We’re humans, and there are two things we do subconsciously and constantly. Breathing, thinking. These two things actually affect each other largely. Our breathing rhythms affect our moods. Our emotions influence our breathing rhythms. Point being, we can’t help thinking all sorts of things, but our thoughts do eventually become our words which might become our acts; directly or indirectly, consciously or unconsciously. I remember when we first got a TV in our house, I was afraid of it. I think I was 12 or 13. Then I began watching it, and used to think the shows won’t affect me, after all, I’m only watching them. I’m not doing anything of the sort. But I did watch, those things imbedded in my thoughts, and eventually I was confident enough to just joke about them, and then they seeped into my acts in such an unnoticeable way, I couldn’t even put the blame on the TV.

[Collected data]
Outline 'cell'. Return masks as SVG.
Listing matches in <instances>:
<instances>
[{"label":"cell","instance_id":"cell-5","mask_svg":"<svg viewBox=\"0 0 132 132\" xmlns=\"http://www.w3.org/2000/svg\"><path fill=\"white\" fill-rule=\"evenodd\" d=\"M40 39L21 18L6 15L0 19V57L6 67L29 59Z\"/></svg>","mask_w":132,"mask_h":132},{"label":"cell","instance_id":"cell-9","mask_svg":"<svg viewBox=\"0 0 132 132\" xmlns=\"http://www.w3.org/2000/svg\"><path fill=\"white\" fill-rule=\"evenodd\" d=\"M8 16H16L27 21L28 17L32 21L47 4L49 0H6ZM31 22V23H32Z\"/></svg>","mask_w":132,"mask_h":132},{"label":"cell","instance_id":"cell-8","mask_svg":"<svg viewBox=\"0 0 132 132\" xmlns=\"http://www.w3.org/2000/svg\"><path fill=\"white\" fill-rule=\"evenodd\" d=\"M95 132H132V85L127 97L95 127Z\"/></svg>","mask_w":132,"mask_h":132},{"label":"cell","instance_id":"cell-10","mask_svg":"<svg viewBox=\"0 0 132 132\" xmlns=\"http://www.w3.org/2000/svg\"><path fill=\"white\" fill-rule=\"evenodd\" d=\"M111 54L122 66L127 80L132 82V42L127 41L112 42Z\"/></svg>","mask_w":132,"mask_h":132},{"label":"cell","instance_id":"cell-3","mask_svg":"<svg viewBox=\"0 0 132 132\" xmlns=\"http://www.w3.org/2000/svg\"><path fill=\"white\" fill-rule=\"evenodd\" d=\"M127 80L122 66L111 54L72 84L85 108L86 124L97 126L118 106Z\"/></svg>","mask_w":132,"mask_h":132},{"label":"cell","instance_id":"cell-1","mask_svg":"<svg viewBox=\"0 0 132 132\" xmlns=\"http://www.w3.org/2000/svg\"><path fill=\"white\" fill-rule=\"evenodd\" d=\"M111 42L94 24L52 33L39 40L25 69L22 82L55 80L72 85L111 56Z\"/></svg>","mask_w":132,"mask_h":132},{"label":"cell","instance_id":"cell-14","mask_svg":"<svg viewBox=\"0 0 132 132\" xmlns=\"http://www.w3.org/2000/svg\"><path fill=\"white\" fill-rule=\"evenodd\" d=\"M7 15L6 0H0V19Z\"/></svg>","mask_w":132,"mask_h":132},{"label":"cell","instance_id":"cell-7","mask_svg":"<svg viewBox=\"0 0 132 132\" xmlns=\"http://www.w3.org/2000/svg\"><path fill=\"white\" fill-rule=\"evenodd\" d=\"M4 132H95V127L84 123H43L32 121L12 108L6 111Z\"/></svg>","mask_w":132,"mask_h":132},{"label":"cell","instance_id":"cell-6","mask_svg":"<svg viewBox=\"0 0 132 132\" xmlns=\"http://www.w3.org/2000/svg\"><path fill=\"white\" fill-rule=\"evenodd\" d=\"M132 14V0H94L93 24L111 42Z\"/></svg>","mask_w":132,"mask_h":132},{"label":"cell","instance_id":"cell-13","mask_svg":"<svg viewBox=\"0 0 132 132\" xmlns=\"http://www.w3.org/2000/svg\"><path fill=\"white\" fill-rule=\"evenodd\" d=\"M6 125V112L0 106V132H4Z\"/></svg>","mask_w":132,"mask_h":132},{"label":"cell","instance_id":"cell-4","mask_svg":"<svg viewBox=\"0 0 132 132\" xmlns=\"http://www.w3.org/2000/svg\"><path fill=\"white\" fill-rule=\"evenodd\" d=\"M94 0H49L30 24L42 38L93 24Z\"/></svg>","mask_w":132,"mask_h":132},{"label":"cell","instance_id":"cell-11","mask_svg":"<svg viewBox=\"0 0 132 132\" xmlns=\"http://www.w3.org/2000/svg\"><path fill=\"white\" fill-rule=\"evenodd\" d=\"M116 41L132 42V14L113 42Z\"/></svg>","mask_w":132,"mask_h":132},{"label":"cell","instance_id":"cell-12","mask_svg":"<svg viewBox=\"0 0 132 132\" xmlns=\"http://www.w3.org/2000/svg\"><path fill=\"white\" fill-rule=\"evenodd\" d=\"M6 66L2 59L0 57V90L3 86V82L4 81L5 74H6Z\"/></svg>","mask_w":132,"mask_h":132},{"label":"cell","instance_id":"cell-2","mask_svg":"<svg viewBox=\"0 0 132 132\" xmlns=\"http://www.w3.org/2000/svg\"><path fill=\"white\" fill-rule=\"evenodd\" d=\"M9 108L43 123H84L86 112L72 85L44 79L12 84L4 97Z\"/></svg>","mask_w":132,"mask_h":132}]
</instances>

● **REQUIRED WORK**:
1. Answer these questions using the passage on breathing and thinking:
(a) Which two things does the passage say humans do subconsciously and constantly?
(b) About how old was the narrator when a TV first came into the house?
(c) How did the narrator first feel about the TV?
2. From the passage on breathing and thinking, output the stretch from "We’re humans, and" through "blame on the TV." word for word.

● **EXERCISE ANSWERS**:
1.
(a) Breathing and thinking.
(b) 12 or 13.
(c) Afraid of it.

2.
We’re humans, and there are two things we do subconsciously and constantly. Breathing, thinking. These two things actually affect each other largely. Our breathing rhythms affect our moods. Our emotions influence our breathing rhythms. Point being, we can’t help thinking all sorts of things, but our thoughts do eventually become our words which might become our acts; directly or indirectly, consciously or unconsciously. I remember when we first got a TV in our house, I was afraid of it. I think I was 12 or 13. Then I began watching it, and used to think the shows won’t affect me, after all, I’m only watching them. I’m not doing anything of the sort. But I did watch, those things imbedded in my thoughts, and eventually I was confident enough to just joke about them, and then they seeped into my acts in such an unnoticeable way, I couldn’t even put the blame on the TV.